__What to work on__: Return the lines below unchanged, leaving out the pictures.

Rows from a dataset on spatial reasoning

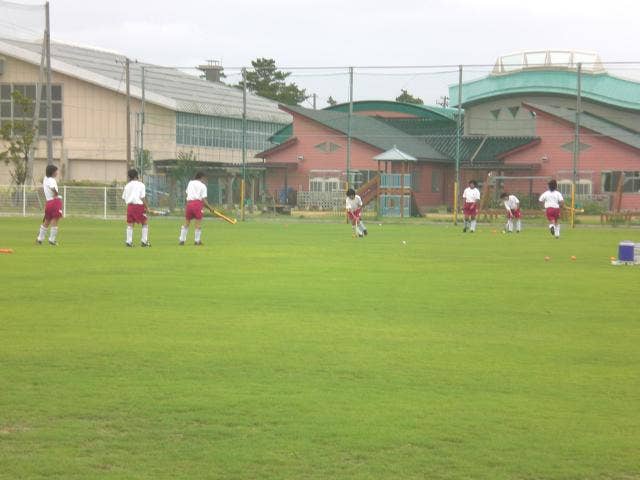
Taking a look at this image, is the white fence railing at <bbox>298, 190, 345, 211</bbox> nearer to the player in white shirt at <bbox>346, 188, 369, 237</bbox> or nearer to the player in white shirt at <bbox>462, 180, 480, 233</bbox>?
the player in white shirt at <bbox>462, 180, 480, 233</bbox>

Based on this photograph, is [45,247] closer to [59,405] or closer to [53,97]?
[59,405]

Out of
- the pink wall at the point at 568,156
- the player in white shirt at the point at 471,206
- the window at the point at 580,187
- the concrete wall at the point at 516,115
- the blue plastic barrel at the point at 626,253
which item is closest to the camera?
the blue plastic barrel at the point at 626,253

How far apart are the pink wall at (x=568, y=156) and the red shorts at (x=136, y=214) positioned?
25537mm

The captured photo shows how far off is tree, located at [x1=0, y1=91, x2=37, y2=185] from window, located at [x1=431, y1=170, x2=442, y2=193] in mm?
19903

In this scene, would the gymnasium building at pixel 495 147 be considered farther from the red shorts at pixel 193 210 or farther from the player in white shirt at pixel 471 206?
the red shorts at pixel 193 210

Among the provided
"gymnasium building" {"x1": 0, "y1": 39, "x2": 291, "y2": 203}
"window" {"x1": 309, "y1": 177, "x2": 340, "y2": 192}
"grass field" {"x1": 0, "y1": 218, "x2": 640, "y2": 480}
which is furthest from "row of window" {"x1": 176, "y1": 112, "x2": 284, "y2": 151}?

__Solution for this task__:
Taking a look at this image, is the white fence railing at <bbox>298, 190, 345, 211</bbox> nearer to the player in white shirt at <bbox>346, 188, 369, 237</bbox> or nearer to the player in white shirt at <bbox>462, 180, 480, 233</bbox>?
the player in white shirt at <bbox>462, 180, 480, 233</bbox>

Based on this photograph, is [45,247] closer to [59,405] or closer to [53,97]?
[59,405]

Out of
- the pink wall at the point at 568,156
- the player in white shirt at the point at 471,206
- the window at the point at 580,187
- the concrete wall at the point at 516,115
- the blue plastic barrel at the point at 626,253
which item is closest to the camera?
the blue plastic barrel at the point at 626,253

How far apart are the pink wall at (x=568, y=156) and the red shorts at (x=136, y=214) positioned?
25537mm

The captured photo shows how far off is tree, located at [x1=0, y1=91, x2=37, y2=185] from window, located at [x1=431, y1=170, x2=442, y2=193] in mm?
19903

In this scene, would the gymnasium building at pixel 495 147 be considered farther from the red shorts at pixel 193 210 or farther from the player in white shirt at pixel 471 206?
the red shorts at pixel 193 210

Among the provided
"gymnasium building" {"x1": 0, "y1": 39, "x2": 291, "y2": 203}
"window" {"x1": 309, "y1": 177, "x2": 340, "y2": 192}
"grass field" {"x1": 0, "y1": 218, "x2": 640, "y2": 480}
which is furthest from "row of window" {"x1": 176, "y1": 112, "x2": 284, "y2": 151}?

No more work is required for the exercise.